ストーリーは以上のように展開するが、観終った感想をどのように表現すればよいのだろうと、暫く声を失ってしまった。
血縁とはなにか、家族とはなにかを問われるような映画だったが、今朝の新聞に、女性セブンのCMがあり、そこには、(この映画の)実在モデル女性「納得できない。あの人たちは私の心の傷をわかっていない」と大きな見出しが掲載されていた。
実在モデルとは、自分の境遇と比較して野々宮家の幸福をねたんで、故意に赤ちゃんを取り換えた看護師ことと思ったが、ここでいう実在モデルとは一方の当事者のことだろうか。
そうだとするなら、野々宮家を中心とした映画(脚本と言うべきか)であるため、片方の当事者の思いが100%反映されないのは致したかないのではないだろうか。
赤ちゃん取り違えの事件は、自分が考える以上に苦悩が深い出来事だということを思い知らされた。
野遊人
多くは飼い主の勝手な理由で保健所に引き取られた犬は、7日間に飼い主が見つからなければ、保健所の〝規則”にしたがって殺処分される。
処分の役目を担わされているのが、主人公の堺雅人さん。
規則を破って何とか飼い主が見つかるまで保管期間を延ばそうとするが、規則を盾に主人公を叱責する上司。

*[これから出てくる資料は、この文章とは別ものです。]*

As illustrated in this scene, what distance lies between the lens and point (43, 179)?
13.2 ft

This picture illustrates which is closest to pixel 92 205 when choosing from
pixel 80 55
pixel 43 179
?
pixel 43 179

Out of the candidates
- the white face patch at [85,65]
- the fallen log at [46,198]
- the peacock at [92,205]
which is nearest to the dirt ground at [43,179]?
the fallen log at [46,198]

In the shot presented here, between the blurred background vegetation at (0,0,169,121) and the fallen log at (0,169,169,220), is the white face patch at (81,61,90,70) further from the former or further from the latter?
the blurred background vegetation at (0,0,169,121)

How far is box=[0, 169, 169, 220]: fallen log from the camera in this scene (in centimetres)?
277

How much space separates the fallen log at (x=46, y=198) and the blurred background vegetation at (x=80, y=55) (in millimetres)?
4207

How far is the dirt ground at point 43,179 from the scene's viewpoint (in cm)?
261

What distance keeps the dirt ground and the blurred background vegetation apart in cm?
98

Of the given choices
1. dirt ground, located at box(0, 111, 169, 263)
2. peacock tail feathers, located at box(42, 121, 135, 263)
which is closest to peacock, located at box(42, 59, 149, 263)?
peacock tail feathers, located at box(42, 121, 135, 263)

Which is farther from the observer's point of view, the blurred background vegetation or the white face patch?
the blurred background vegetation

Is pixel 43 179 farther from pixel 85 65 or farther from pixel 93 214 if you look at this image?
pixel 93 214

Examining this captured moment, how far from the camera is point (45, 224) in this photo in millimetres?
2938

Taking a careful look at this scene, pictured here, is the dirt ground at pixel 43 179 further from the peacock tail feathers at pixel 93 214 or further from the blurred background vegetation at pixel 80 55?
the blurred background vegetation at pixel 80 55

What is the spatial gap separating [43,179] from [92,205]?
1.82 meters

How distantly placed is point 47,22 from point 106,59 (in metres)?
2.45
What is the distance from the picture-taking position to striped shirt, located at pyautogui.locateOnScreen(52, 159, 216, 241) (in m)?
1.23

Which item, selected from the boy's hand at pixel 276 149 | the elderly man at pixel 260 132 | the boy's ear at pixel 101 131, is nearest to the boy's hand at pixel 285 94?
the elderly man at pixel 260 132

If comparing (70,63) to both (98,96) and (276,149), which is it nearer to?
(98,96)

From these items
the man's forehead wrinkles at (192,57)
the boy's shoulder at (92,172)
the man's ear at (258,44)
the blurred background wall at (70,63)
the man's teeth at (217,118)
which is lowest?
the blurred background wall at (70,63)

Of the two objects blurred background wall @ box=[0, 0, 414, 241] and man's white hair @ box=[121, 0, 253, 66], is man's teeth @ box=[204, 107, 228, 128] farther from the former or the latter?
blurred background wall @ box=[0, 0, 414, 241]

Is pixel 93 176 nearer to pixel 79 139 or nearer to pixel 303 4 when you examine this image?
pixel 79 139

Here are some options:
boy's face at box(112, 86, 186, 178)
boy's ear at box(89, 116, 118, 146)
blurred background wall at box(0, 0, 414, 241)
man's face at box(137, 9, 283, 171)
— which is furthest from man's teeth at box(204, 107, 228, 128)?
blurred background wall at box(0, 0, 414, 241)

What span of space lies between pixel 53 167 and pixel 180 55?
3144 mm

そこへ人間不信に陥った野良犬化した親子の犬が捕獲されて保健所にきた。
この先が映画をご覧あれ。
犬好きでない方が見ても涙なしでは観ることはできない作品。
もちろん犬好きのボクは何度も涙を流した。
犬を初めて飼うとしたら、飼う前にこの映画を観てからにしてくださいと言いたい。
それにしても堺雅人さんの眼がとても優しい。
それでいて「ジェネラルルージュの凱旋」のニヒルなDr.役とは対極にある役柄だった。
野遊人
山田洋次監督の、監督生活50周年にあたる記念すべき作品で、2011年4月にクランクインを目指していたが、東日本大震災と福島原発のメルトダウンという事件に遭遇し、製作を延期したもの。
延期に当たっては、この事件を入れなければこの国を描けないと書き直され、製作された。
長引く不況から抜け出せず、先も見えない、どこへ向かって進めばよいのか、そんな模索している私たちに笑いと涙を届けてくれる素晴らしい作品だ。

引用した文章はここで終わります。